Question
Let $x \in [-1, 1]^d \subset \mathbb{R}^d$ be a $d$-dimensional variable and assume that -- given $n$ -- I have a way of computing a polynomial $p_n(x)$ of degree $n$ that approximates a smooth function $f(x)$ over that standard box. Assuming $d$ might be quite high, what would be a good and practical way to estimate the approximation error?
I am rather flexible when it comes to the metric used to measure the error, but the method should be (hopefully) fast and preferably deterministic.
Background
The need to estimate approximation error arises in an adaptive code: I am trying to construct a piecewise-polynomial approximation to a given $f(x)$. I am assuming that $f(x)$ is smooth and can be (at least) evaluated pointwise, but one could make stronger assumptions if that would help (e.g., requiring the ability to evaluate an arbitrary partial derivative of $f(x)$).

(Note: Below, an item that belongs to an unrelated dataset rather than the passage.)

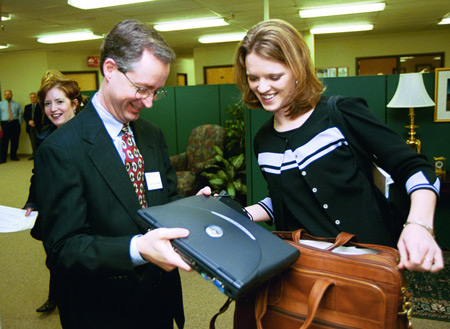 Union's Director of Computing Services John David Barham assists Heather Mercer with her laptop computer prior to her presentation in chapel. - Photo by Jim Veneman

The method is $h$-adaptive, meaning that if the error over a box is judged to be too high, the box is divided into subboxes. Through profiling I found that the slowest part of my code -- also the one that has the highest chance of being optimized -- is the error estimation, thus the question: what would be a good way to do that?
The standard estimate of $|f(x)-p_n(x)|$ is useful for theoretical estimates, but does not work in practice as the number of partial derivatives of order $n+1$ is very high. One may instead attempt to find minimum/maximum of $g(x) = f(x) - p_n(x)$, but $g(x)$ has either lots of local extrema or has other nasty properties. Simply evaluating $|f(x)-p_n(x)|$ at some points is problematic, especially as the dimension $d$ increases.
Proposed solution and alternative question. One solution to my question is to use the approach used by some adaptive methods, such as the Runge-Kutta-Fehlenberg methods. We compute two approximations to $f(x)$, namely $p_{n-1}(x)$ and $p_n(x)$. Letting $q(x) = p_n(x) - p_{n-1}(x)$, a bound on $|q(x)|$ over the box $[-1, 1]^d$ yields an estimate of $|f(x) - p_n(x)|$. Is this a decent approach? If so, could you recommend an upper bound on the absolute value of a polynomial?